Thought Id post here because I know there are a fair few Wildlife photographers amongst us, some of which Im extremely envious of!

Assuming all of your work isnt just in your back garden, I wondered if you had any tips on how you approach animals, mainly Birds, Is it always by Hide? Do you put food out days in advance? That sort of thing.

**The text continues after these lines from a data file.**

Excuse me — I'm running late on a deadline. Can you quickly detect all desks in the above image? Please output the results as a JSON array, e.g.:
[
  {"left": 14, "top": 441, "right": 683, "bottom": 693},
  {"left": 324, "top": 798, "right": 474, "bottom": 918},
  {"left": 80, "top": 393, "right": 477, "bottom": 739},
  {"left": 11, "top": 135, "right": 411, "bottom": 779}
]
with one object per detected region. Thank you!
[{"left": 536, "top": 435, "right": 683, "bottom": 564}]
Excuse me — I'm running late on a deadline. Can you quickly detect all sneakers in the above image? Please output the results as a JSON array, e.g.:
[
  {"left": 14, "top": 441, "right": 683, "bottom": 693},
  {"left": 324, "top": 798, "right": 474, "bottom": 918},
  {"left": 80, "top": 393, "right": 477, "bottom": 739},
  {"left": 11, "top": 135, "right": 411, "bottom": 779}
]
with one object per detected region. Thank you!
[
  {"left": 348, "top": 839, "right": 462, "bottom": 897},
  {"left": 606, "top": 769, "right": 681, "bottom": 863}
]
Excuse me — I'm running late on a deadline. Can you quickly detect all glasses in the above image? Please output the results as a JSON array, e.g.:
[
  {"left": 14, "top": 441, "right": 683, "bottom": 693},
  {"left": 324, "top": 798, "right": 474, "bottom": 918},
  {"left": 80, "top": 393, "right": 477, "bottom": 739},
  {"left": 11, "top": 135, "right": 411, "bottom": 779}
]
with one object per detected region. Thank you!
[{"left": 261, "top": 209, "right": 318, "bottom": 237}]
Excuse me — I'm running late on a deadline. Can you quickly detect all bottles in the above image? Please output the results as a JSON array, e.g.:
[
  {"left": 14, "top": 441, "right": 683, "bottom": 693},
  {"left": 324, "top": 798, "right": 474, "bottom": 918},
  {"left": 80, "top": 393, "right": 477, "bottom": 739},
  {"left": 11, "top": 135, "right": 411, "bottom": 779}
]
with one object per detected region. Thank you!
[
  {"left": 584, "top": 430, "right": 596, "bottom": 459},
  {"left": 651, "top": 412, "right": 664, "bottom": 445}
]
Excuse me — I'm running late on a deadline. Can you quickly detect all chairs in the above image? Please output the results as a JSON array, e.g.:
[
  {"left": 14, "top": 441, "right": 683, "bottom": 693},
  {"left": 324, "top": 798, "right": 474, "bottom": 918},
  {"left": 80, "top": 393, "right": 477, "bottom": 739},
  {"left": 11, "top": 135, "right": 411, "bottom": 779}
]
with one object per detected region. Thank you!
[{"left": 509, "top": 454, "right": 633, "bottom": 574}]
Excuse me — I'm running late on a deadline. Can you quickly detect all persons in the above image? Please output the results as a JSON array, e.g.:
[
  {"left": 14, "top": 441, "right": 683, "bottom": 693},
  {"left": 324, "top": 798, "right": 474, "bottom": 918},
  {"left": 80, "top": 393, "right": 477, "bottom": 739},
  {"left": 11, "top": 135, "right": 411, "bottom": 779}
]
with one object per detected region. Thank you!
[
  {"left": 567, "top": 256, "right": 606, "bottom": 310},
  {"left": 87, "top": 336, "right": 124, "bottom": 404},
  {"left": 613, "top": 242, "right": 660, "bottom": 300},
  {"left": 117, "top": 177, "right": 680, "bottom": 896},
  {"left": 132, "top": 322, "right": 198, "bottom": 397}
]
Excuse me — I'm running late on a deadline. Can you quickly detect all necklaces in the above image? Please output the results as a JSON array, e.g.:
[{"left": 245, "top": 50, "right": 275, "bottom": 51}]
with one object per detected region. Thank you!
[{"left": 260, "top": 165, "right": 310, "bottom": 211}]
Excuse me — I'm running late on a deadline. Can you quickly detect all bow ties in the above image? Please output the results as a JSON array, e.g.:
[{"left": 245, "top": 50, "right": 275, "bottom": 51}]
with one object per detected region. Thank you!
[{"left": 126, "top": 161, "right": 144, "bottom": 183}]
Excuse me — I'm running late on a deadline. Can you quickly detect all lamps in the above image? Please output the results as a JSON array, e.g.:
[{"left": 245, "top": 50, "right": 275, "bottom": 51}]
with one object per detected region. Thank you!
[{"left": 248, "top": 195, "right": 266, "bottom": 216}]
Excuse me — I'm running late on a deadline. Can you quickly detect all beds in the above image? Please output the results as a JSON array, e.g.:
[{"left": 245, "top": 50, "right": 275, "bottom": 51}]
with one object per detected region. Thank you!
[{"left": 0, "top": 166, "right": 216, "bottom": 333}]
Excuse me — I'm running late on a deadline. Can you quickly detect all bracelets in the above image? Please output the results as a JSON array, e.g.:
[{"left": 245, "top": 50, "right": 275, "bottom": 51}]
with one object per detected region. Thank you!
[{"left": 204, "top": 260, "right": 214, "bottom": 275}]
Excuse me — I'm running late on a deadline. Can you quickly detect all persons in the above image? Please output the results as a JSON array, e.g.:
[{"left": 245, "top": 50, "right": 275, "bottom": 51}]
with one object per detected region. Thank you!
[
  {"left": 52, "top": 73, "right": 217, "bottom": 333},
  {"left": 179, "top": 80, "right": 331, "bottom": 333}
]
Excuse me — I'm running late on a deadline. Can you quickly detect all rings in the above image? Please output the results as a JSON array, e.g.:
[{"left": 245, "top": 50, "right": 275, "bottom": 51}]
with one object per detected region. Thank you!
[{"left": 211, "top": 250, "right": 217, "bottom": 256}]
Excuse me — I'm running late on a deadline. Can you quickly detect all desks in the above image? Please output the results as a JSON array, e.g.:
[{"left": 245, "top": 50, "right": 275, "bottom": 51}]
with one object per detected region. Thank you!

Ive been doing some wildlife photography for a few years but ive only had success with tamed wild animals (Like Puffins on the Farne Islands, or Deer at National Trust Parks) Id really love to get some of the great "Christmas Card" quality images of birds that ive seen so many people acheive.


----------



## dw1305 (25 Nov 2013)

Hi all,
Not a photographer, but I know a few fanatical ones. Have a look at <CVL BIRDING>, <Digiscoping > & <gear and processing>.

cheers Darrel


----------



## bridgey_c (18 Feb 2014)

Ive got a good friend who is a pro photographer and spends a lot of time photo'ing wildlife. I love the outdoors and photography myself and Ive spent loads of time with him a few years back out and about shooting wildlife.

I had this vision of wildlife photographers being intrepid adventurers and living in the wilds for weeks on end to get the perfect shot. Im sure that is sometimes true but I reckon it is a lot less common than you think. If I ask him about any type of wildlife, bird species, foxes, hares, water voles etc, he will tell me about some pub (or other random place) in a remote part of the country where they are known to have become slightly friendly and it is fairly easy to photograph them. They all like to keep their secret places fairly secret too.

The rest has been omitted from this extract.